**GIVEN DATA**
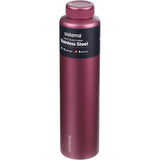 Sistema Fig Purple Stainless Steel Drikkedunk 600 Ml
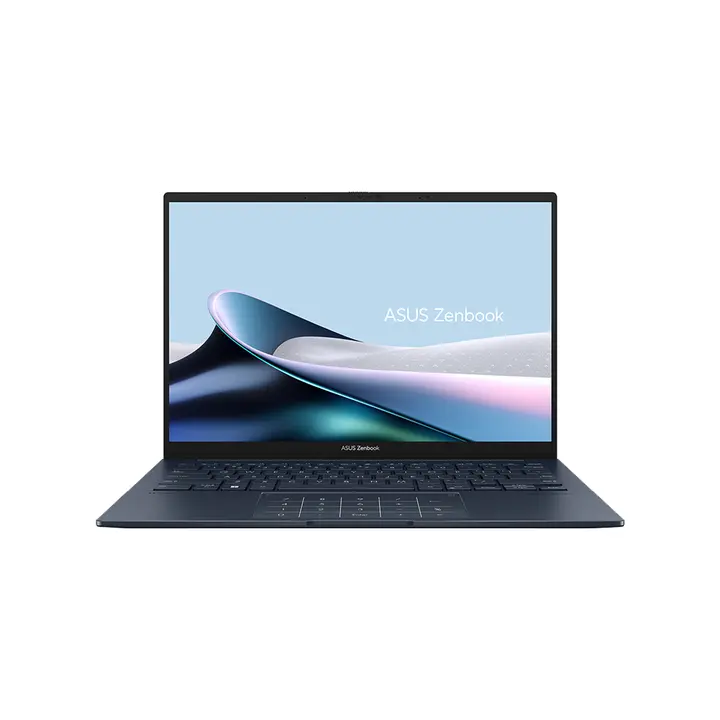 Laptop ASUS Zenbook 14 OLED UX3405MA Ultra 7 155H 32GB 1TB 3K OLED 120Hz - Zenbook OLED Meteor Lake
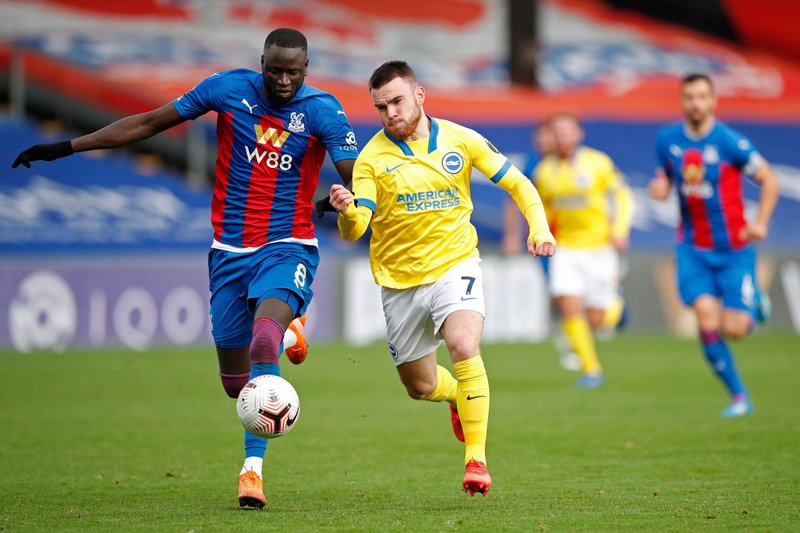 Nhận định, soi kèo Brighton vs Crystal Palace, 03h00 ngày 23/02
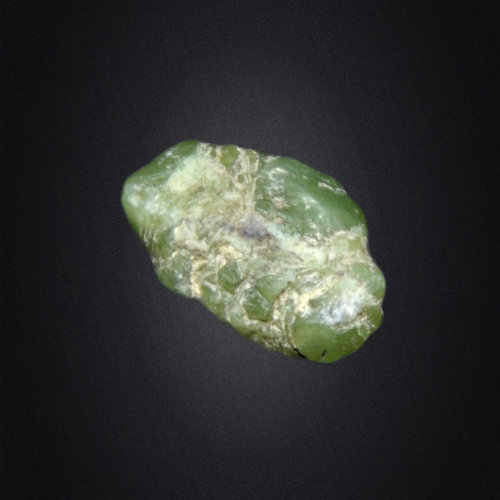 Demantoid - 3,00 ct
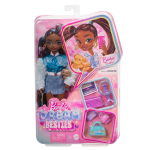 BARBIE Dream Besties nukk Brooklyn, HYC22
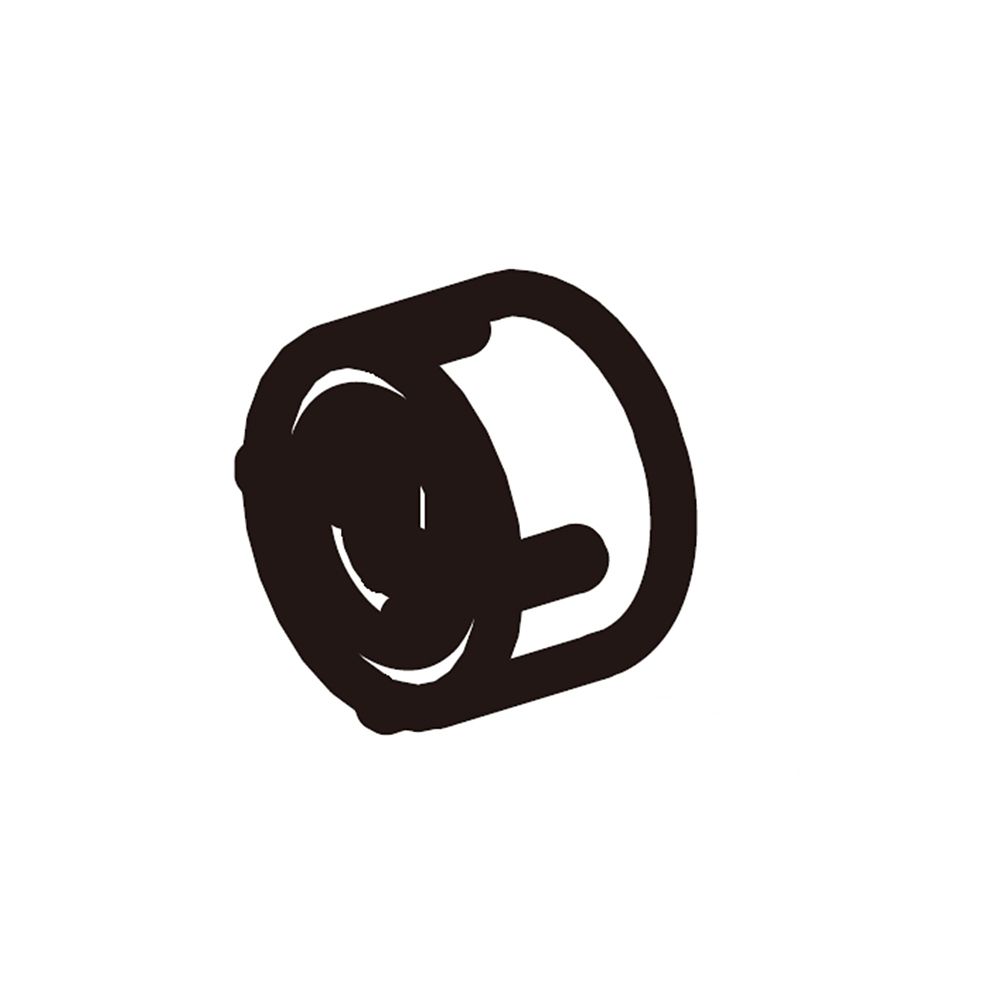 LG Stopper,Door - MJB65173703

**WHAT TO WORK ON**
Retype only the lines from the one with "Nhận định, soi" through the final line of the entries, please, and keep the pictures out.

**REPLY TO THE EXERCISE**
 Nhận định, soi kèo Brighton vs Crystal Palace, 03h00 ngày 23/02
 Demantoid - 3,00 ct
 BARBIE Dream Besties nukk Brooklyn, HYC22
 LG Stopper,Door - MJB65173703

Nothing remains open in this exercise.